How good can a workplace be to earn that much less a year and stay. Just because a business may end up saving some IT support fees by paying a tech more than he is currently getting, does not mean they just set a new market rate. Also don't forget the job descriptions are not identical. Many people are happy with the small payrise each year and do not actually seek to find out what they are worth in the market.

This is why people generally do not opt tp leave as they don't really have any reason to if they are treated well enough and are happy in the position they are.

The comfort zone factor has its say and then it all depends on the skills the person has which will determine their market worth. It appears that your top and highly skilled employees are in direct contact with the client and so the client has a name to work with. If suddenly the client realizes that "Joe Smith", who has been working for your company, has great experience and would prove to be better suited working directly for them, then of course they'd offer Joe a slightly better position with them.

The idea is to break your organisation into different levels, where level 1 employees are cheap, but not worth poaching. Let the client deal directly with level 1 staff. Try to minimize as much contact between your client and your top level staff. I can bet you that one day, Joe had a nice little friendly conversation with your client about pay rates, but the person listening to Joe was probably a recruiter. No, thats not right, because the market for this employee is only one business.

This is very true, I know of people working on 60k who have bosses who would happily pay them k, but don't because they never complain about being on 60k. Welcome to the free market. Your staff are free to change jobs as they see fit.

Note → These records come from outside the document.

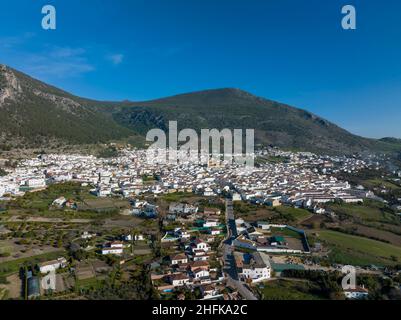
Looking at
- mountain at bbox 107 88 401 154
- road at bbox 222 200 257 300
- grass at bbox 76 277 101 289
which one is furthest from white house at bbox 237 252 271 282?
mountain at bbox 107 88 401 154

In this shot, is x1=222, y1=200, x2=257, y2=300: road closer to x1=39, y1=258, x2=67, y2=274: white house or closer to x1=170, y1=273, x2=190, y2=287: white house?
x1=170, y1=273, x2=190, y2=287: white house

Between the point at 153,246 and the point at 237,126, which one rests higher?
the point at 237,126

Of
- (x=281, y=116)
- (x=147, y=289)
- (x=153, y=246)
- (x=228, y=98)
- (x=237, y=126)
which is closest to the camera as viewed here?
(x=147, y=289)

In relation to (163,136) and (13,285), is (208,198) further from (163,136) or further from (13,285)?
(163,136)

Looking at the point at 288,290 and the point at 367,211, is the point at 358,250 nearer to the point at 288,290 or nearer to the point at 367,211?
the point at 288,290

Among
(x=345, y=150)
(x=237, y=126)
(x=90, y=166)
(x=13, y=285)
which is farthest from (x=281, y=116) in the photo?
(x=13, y=285)

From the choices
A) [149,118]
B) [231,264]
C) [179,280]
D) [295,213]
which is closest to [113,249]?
[179,280]
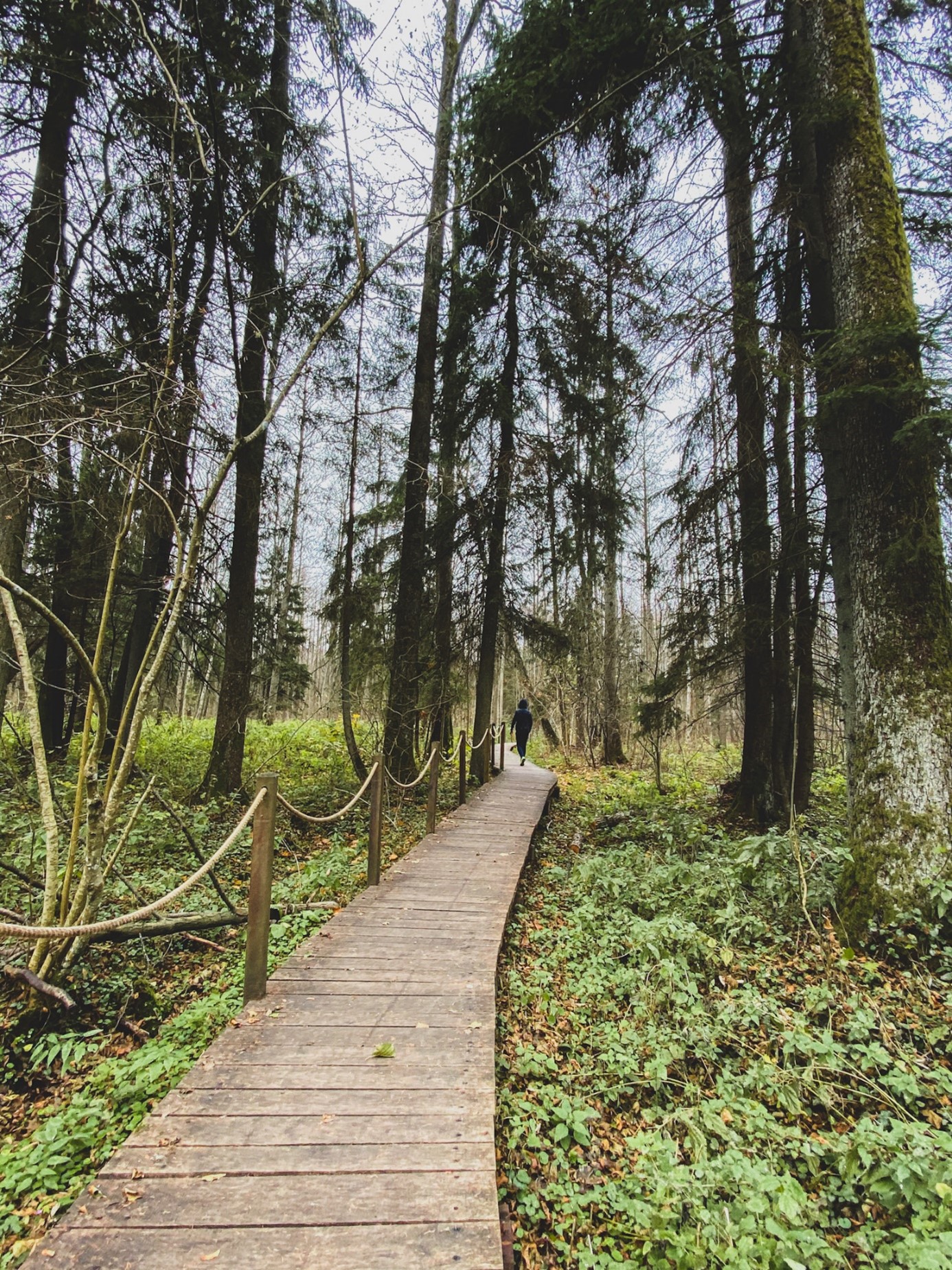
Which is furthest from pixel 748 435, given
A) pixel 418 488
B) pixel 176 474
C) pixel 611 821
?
pixel 176 474

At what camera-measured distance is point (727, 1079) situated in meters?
3.25

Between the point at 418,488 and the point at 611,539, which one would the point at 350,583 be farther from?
the point at 611,539

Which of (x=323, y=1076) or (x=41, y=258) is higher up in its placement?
(x=41, y=258)

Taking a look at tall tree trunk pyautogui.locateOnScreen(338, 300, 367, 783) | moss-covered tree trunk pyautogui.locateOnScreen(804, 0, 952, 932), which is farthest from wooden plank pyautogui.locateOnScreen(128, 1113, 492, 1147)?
tall tree trunk pyautogui.locateOnScreen(338, 300, 367, 783)

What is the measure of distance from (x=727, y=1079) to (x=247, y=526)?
8776mm

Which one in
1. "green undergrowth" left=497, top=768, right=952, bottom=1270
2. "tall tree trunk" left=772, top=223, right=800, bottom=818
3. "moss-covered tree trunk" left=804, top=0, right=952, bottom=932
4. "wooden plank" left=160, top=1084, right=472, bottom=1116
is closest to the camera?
"green undergrowth" left=497, top=768, right=952, bottom=1270

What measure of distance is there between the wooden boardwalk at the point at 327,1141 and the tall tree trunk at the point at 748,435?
18.0 ft

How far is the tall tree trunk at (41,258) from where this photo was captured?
5.45 meters

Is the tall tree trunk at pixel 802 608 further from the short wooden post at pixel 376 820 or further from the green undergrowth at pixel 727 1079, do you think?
the short wooden post at pixel 376 820

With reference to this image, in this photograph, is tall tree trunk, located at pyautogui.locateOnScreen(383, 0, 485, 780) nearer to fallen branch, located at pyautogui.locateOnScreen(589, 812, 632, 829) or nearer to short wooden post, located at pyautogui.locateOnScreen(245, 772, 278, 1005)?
fallen branch, located at pyautogui.locateOnScreen(589, 812, 632, 829)

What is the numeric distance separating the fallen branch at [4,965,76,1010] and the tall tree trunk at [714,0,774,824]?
697 centimetres

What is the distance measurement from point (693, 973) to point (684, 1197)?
1.93m

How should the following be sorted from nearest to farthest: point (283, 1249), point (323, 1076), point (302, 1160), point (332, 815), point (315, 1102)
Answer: point (283, 1249) < point (302, 1160) < point (315, 1102) < point (323, 1076) < point (332, 815)

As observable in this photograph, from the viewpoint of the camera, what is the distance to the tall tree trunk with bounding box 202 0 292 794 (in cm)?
875
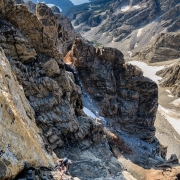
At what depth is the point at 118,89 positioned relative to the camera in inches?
1993

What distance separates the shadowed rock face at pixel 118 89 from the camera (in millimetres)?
49188

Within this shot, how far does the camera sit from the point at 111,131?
4525 cm

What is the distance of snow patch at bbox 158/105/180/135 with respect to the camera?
251 ft

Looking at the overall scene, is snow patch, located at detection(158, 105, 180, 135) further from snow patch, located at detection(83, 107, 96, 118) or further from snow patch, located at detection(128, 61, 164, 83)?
snow patch, located at detection(128, 61, 164, 83)

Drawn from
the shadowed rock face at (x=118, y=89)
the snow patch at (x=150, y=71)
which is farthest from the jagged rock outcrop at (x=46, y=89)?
the snow patch at (x=150, y=71)

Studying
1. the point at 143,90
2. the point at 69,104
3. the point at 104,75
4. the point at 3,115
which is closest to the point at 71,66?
the point at 104,75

Do you know that the staff didn't contact the client and ask for a job? Do you know that a recruitment company wasn't involved? Often, even in cases like this, they will be.

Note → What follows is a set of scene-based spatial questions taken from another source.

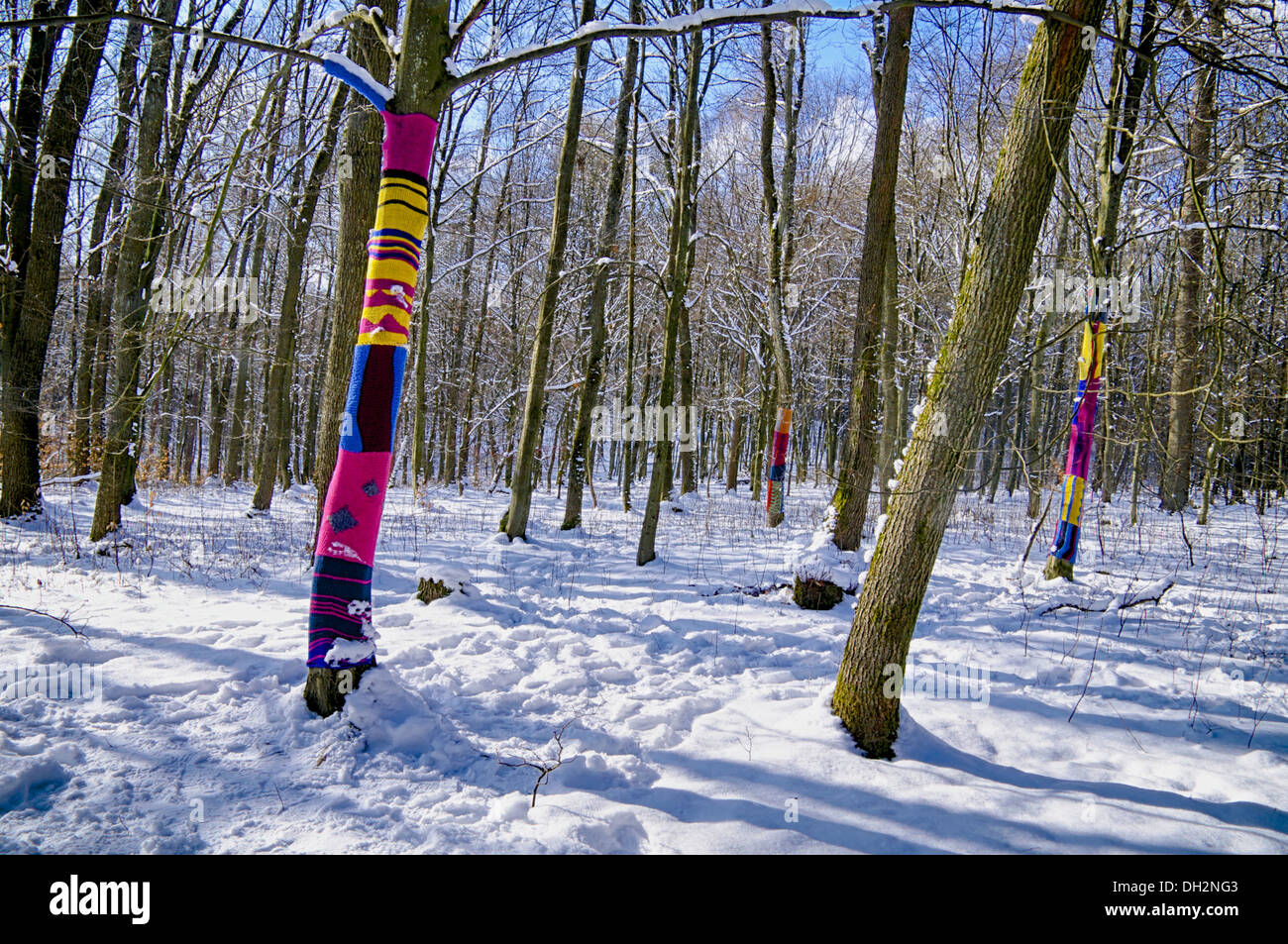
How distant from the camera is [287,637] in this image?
4.32 meters

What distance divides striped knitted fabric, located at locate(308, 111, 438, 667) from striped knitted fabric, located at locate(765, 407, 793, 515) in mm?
8421

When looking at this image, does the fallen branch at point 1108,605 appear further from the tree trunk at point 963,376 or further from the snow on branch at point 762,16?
the snow on branch at point 762,16

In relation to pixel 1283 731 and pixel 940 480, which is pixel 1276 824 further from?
pixel 940 480

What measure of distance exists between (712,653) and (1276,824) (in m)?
3.21

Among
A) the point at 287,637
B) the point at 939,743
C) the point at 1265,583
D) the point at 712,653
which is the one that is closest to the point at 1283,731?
the point at 939,743

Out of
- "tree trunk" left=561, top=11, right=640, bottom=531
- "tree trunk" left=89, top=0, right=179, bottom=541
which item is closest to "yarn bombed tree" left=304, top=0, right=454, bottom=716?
"tree trunk" left=89, top=0, right=179, bottom=541

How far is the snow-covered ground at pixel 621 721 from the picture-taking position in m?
2.49

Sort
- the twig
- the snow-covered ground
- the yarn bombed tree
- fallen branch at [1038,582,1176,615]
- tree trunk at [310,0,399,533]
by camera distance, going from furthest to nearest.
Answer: fallen branch at [1038,582,1176,615], tree trunk at [310,0,399,533], the yarn bombed tree, the twig, the snow-covered ground

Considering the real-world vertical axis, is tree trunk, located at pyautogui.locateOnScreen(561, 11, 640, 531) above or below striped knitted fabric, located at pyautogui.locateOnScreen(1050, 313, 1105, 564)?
above

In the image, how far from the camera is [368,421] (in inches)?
124

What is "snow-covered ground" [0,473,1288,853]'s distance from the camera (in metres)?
2.49

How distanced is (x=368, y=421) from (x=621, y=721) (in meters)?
2.34

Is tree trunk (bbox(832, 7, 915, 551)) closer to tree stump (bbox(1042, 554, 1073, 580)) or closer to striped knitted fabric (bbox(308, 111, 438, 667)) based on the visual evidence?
tree stump (bbox(1042, 554, 1073, 580))

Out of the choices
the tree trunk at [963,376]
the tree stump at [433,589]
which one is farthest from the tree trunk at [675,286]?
the tree trunk at [963,376]
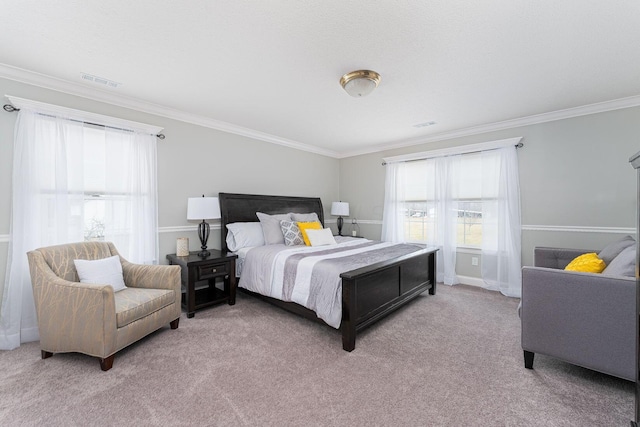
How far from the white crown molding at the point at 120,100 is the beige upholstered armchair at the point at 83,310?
161cm

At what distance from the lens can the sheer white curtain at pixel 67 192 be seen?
2.45m

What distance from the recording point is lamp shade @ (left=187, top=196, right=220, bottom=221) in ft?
10.9

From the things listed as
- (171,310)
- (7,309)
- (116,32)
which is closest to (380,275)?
(171,310)

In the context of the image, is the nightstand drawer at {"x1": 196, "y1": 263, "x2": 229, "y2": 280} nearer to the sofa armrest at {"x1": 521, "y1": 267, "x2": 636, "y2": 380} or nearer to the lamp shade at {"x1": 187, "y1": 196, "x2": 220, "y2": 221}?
the lamp shade at {"x1": 187, "y1": 196, "x2": 220, "y2": 221}

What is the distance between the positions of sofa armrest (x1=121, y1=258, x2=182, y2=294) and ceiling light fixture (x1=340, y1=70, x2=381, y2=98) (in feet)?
8.13

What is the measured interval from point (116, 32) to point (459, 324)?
4020 millimetres

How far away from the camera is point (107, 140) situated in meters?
2.98

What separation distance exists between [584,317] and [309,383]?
1.96 m

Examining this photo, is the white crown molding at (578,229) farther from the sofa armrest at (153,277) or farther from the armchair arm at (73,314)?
the armchair arm at (73,314)

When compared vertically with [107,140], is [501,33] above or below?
above

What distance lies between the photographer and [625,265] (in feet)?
6.01

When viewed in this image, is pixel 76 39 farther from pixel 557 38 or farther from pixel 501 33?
pixel 557 38

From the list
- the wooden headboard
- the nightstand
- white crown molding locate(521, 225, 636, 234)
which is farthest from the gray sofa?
the wooden headboard

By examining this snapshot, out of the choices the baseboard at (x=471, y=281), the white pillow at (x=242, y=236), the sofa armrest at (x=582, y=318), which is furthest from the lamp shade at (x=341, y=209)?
the sofa armrest at (x=582, y=318)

But all up, I think the real question is do you want to give your client a damn good laugh - because if you do then I suggest going ahead and asking them for a fee! His customers probably use him because they get to speak to highly exerienced highly professional staff, not some 17 year old just out of high school still popping zits.

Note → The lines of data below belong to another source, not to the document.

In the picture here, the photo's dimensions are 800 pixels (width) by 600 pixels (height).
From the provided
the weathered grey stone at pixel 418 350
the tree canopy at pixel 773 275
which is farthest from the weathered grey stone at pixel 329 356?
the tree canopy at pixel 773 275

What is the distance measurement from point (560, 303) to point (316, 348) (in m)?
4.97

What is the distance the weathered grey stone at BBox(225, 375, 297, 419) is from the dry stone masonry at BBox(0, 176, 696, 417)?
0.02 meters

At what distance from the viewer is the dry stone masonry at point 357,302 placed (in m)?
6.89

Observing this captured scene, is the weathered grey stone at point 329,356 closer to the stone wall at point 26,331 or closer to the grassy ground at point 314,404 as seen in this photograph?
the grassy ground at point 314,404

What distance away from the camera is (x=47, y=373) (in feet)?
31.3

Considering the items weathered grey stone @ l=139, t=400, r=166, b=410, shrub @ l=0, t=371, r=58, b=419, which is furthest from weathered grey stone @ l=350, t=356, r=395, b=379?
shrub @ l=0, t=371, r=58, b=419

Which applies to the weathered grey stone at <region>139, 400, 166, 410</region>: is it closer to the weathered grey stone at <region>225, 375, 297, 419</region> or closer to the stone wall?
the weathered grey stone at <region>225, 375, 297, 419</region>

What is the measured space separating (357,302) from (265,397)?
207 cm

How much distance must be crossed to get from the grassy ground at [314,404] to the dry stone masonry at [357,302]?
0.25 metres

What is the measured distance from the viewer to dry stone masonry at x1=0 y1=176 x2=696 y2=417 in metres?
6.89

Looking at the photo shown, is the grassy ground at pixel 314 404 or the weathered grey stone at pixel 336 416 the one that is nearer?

I would think that is one of the main reasons they use his services. Going and doing a TPG or Dodo on them, and making only your inexperienced newbie staff accessable to them, is a good way to go broke. Your model might work barely in the ISP call centre industry where the only important things are numbers , but certainly would not in the coporate support industry. You only have to look at the number of complaints about customer service from companies that do this, to work out that its not a good idea for him.

Corporates pay top dollar for support because they expect top support. ISPs have the disadvantage of having to support a huge number of small clients and hence need high number of level 1 support. With corporate clients, level 1 support numbers can be significantly less - improving client satisfaction when dealing with the same level 1 person.

Giving end clients direct access to level 3 support people will lead to situations the OP describes. They'd still receive level 3 support in the end.